A existência de uma questão de direito nova: Ao estabelecer que conhece
questões de direito está, obviamente, a vedar o conhecimento de matéria de
facto. E qual é o critério relativo às questões de direito novas? É possível
enunciar três[5]:
um critério material, segundo o qual uma questão de direito seria nova se
respeitasse a uma norma ou a um acto recente; um critério orgânico, segundo o
qual são novas as questões nunca antes submetidas ao STA; e, um critério misto,
nos termos do qual seriam questões novas de direito aquelas que sendo normas
recentes, nunca tivessem sido apresentadas ao STA. Deverá tratar-se de uma
questão que não haja constituído ainda objecto de apreciação directa pelo STA,
sendo que não deixará de considerar uma questão nova só porque já foi objecto
de decisão por outro TAC, ou até pelo mesmo TAC[6].
2.
Uma questão de direito que suscite dificuldades sérias: Deve decorrer de uma
dúvida de interpretação razoável, por exemplo, o sentido de de uma norma ser
equívoco, ou haver uma divergência na interpretação, e deve ser uma necessidade
inultrapassável para a decisão final. Para SÉRVULO CORREIA as dificuldades sérias “dão-se
por assentes quando se desenhem em alternância respostas de nenhuma das quais
seja evidente a procedência”[7]
3.
Uma questão de direito que possa vir a ser suscitada noutros litígios: É considerado
por alguns um requisito sem autonomia[8],
que se reconduz à exigência de a questão suscitar dificuldades sérias. Se tal
acontecer, é provável que volte a suceder noutras acções.
iii)
Tramitação do reenvio
O reenvio prejudicial encontra-se
previsto no Capítulo III (que regula a marcha do processo), na secção IV (que
regula o julgamento). Decorre do n.° 1 do art. 93.° que apenas os tribunais
administrativos do círculo podem suscitar o reenvio prejudicial. O n.° 2 do
art. 93.° prevê que o reenvio não pode ter lugar em processos urgentes e pode
ser liminarmente recusado, a título definitivo, quando uma formação de três
juizes de entre os mais antigos da secção de contencioso administrativo do STA
considere que não se encontram preenchidos os respectivos pressupostos ou que a
escassa relevância da questão não justifica a emissão de uma pronúncia.

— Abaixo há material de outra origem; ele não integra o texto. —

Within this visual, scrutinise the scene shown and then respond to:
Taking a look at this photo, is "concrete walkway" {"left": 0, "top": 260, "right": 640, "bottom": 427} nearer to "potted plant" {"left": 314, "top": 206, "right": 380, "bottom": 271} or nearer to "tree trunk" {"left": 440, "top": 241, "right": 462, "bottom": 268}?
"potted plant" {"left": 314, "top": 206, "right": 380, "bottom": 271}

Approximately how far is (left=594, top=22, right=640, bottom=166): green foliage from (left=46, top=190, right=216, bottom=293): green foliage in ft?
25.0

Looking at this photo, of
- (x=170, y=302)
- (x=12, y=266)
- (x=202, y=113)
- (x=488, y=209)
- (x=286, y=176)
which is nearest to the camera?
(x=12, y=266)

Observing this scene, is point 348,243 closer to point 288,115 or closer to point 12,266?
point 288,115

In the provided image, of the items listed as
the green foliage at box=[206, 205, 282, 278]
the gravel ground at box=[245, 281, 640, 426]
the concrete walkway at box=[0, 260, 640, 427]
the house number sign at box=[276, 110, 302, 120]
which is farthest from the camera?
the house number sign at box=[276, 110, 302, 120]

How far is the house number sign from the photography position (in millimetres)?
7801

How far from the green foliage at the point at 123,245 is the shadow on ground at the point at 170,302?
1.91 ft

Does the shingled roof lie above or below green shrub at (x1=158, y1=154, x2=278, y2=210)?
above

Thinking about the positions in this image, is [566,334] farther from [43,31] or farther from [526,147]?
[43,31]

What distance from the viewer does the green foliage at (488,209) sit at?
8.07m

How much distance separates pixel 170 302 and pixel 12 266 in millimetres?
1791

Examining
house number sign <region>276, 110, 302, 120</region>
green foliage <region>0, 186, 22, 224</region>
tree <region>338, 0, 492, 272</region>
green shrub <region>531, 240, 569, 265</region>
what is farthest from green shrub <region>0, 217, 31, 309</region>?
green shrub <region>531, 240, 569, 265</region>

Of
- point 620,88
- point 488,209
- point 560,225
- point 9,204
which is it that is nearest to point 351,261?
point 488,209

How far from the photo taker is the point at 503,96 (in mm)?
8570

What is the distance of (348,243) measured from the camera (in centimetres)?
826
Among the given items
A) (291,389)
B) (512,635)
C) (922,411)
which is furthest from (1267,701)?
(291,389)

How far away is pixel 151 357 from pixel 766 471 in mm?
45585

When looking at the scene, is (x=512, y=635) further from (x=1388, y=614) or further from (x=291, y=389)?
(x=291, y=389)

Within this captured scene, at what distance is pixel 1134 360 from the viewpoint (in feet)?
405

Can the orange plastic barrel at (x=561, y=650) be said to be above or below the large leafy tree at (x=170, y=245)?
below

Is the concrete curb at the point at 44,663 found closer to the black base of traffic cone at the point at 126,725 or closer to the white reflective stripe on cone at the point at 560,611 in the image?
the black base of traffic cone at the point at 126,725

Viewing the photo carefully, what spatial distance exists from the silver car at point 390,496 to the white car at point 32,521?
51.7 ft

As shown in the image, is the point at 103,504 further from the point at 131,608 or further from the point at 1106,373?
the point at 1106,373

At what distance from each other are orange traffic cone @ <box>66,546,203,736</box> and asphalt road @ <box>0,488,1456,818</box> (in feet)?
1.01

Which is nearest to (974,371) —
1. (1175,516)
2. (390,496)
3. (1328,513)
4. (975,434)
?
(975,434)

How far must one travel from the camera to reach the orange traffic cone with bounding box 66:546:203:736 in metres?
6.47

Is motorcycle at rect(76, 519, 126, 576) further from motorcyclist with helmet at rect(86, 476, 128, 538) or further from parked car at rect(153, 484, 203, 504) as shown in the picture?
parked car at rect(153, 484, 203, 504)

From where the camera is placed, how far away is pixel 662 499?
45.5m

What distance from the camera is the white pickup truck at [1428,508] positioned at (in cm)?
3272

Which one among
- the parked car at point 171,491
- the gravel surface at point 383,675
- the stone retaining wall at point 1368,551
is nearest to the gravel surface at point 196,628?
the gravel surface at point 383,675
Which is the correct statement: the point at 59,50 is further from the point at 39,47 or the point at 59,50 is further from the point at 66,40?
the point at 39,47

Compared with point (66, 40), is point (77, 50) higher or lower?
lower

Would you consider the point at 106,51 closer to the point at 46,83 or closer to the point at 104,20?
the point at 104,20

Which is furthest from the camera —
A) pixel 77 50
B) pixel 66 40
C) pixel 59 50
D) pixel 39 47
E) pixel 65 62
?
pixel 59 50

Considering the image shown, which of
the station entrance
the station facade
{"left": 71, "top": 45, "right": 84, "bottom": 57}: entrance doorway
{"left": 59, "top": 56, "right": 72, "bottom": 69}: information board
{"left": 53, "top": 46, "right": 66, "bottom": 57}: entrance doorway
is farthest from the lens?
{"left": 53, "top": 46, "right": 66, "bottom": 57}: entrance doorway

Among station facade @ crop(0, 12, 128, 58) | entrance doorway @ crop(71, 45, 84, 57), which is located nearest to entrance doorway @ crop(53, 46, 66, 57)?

O juiz da causa tem de propor o
reenvio, mas cabe ao presidente do tribunal decidir submeter, ou não, a questão
ao STA. Antes, não era necessário o juiz da causa propor ao presidente do
tribunal, cabendo apenas ao presidente a decisão de reenviar. Colocava-se a
questão de uma eventual violação do princípio da independência do juiz da
causa, uma vez que este ficava vinculado a uma decisão que este não reenviou,
mas sim o presidente do tribunal.
Procede-se ao reenvio após a fase
de saneamento e antes da fase da instrução. Sendo o reenvio admitido, prazo
para a emissão da pronúncia é três meses, contado de acordo com as regras
gerais.
iv)
Efeitos da pronúncia do STA
Relativamente à natureza da
pronúncia, o legislador português afastou-se do legislador francês, ao prever na
alínea b), do n.° 1 do art. 93.° que o STA emite uma pronúncia vinculativa
sobre a questão. O legislador francês estabeleceu que a pronúncia do tribunal
superior não é vinculativa, no raciocínio de que se o tribunal inferior é livre
de suscitar o reenvio, então também é livre de seguir ou não a posição tomada
pelo tribunal superior.
O facto da pronúncia ser
vinculativa pode trazer alguns problemas de inconstitucionalidade, uma vez que
se pode considerar uma violação ao princípio da independência dos tribunais[9].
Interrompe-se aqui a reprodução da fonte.